12. Use Your Lawyer and Accountant as Advisors

One of the biggest mistakes that new business owners make is that they only call a lawyer when there’s a problem or an accountant at tax time. Don’t do that. You need to find a lawyer who specializes in working with small businesses and get in the habit of running important things by this person. 

You also need to engage your accountant or bookkeeper monthly to reconcile the books, prepare your annual budget or develop a tax strategy to minimize your business taxes. Otherwise, you just have a tax preparer.

13. Insurance and Taxes are Important

If you are doing business as a sole proprietor and fail to take out insurance for your business, you could find yourself in a lot of trouble if things go wrong.

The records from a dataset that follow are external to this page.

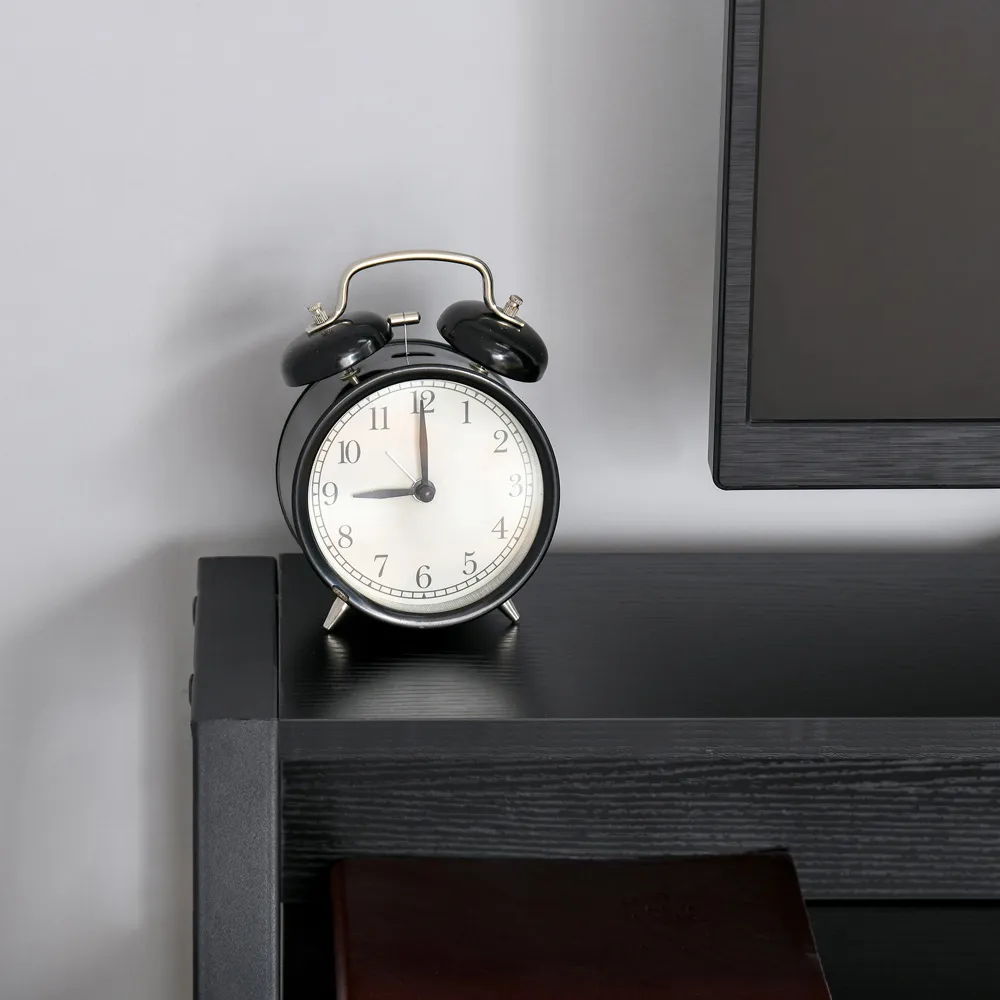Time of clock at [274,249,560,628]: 9:00
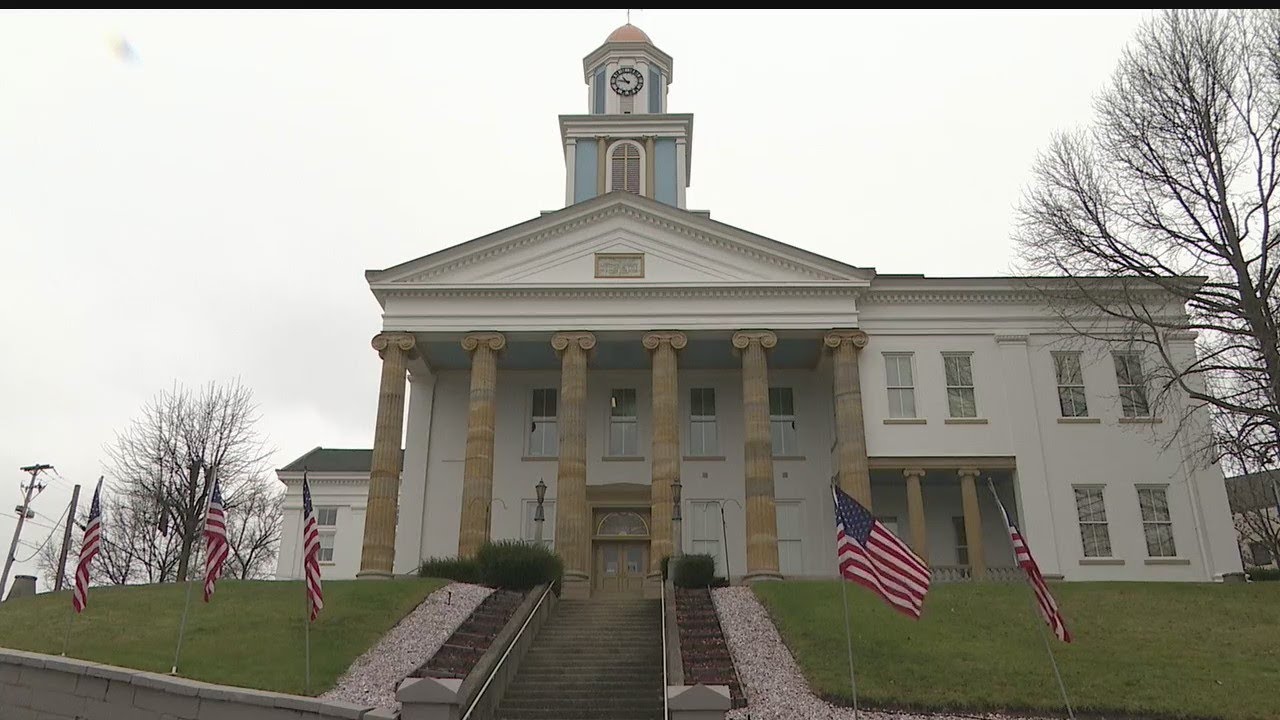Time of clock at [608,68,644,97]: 10:47
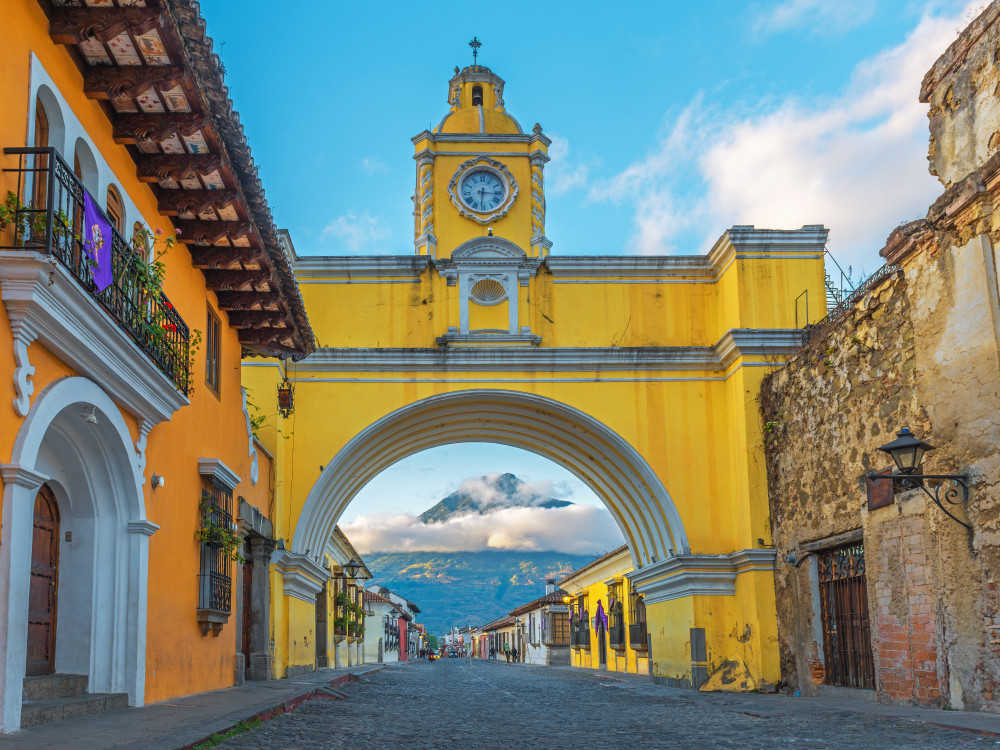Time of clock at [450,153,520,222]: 6:15
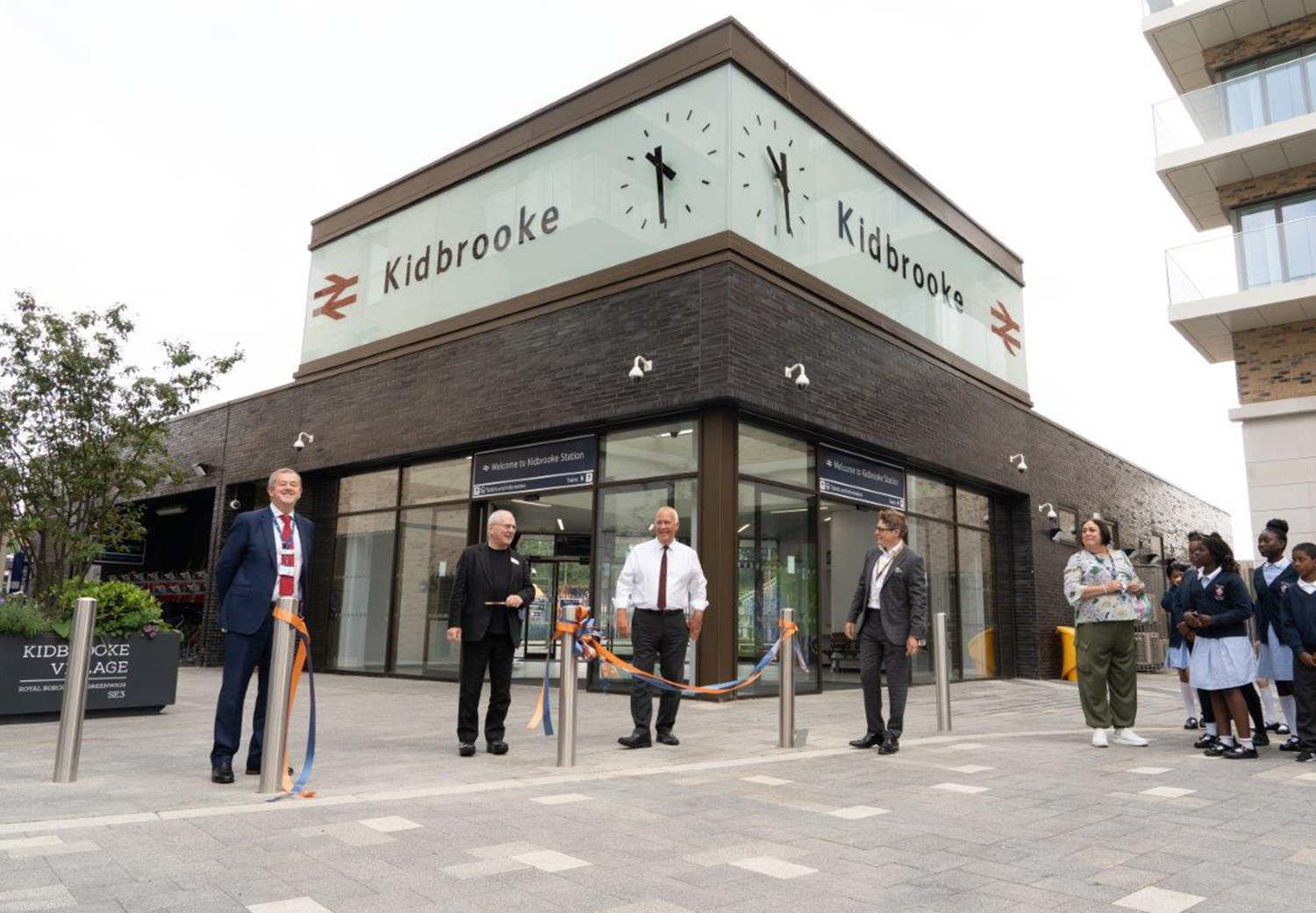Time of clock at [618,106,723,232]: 4:30
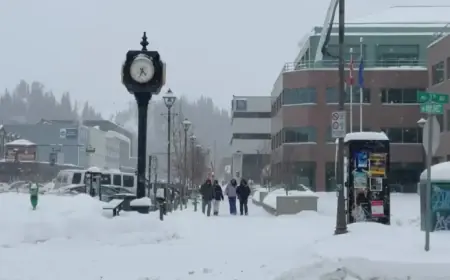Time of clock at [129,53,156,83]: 4:34
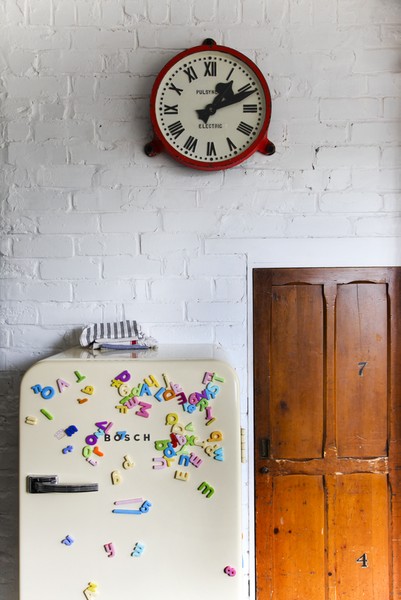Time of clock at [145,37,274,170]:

Even as a home-based business, you could be personally liable for your business equipment or inventory in case of a fire without business insurance. Certainly, if there’s a malfunction of any of the products you sell, you could be personally liable. 

Taxes are a part of life for a business owner. Ecommerce businesses pay taxes, too. A good rule of thumb is saving 22%-30% of your gross revenue to put towards your federal and state taxes.

14. Online Reviews are Important Social Proof

I don’t buy anything without reading the reviews. You need recommendations from happy customers to attract more customers. Getting reviews for your small business is vital if you want to stand out in search engine results pages and directory listing sites. Do your best to resolve any issues customers may report in a review, and if things go well, ask them to update the record. You can also post a response that contains an apology and express your desire to help them have a better future experience. 

15. Content is Critical in Ecommerce

It’s okay to start your eCommerce business with one amazing product, and over time you’ll become the obvious choice to work with if you have a content strategy. For example, let’s say you sell a product that grows hair. Then you create a Blog, YouTube Channel, or a weekly podcast all about Natural Hair Care. That will position you as the expert on the subject. Over time, you’ll build a brand and a following. 

Consistent content drives sales online. When you focus on one product or service for a specific audience and educate and entertain them with helpful content, new clients will come to find you.

16. Watch Industry Trends

As a business owner, you must pay attention to trends and technological advances that are on the horizon that will change your business operations or industry. If you want to position your business as a tastemaker, you know the latest fashion trends. If you sell educational tools, you want to know the latest trends on how kids learn and retain information or testing tools.  

Protect your business but understanding your client’s future needs.                                                                                                                                                              

17. Learn to Friend-raise

Relationships are critical in business. You must learn to become fast friends with anyone. People do business with people they like, know and trust.  When you are selling online, you may not know all your customers personally, but you need to develop a brand to feel like they know you and understand what they are going through. It’s important for you to network online and offline. 

Nothing beats building relationships in real life. And it’s best to start making connections 12-months before launching your business if you can.  

18. Focus on Hitting Targets Instead of Goalsetting

Goalsetting is a great way to create excuses, instead set targets for your online business.  Targets have timelines. That’s because you need targets that are SMART:

  • Specific
  • Measurable
  • Attainable
  • Realistic
  • Time Sensitive

Your ability to focus on your key targets will help you build a successful business.

It’s important to remember that selling online takes time. It’s unlikely that your eCommerce business will become an overnight sensation. Instead, it will take hard work, dedication, and constant tweaks to your landing pages, website, and online ads before you start driving your ideal sales targets. Build a solid foundation to generate recurring revenue over time. Pace yourself.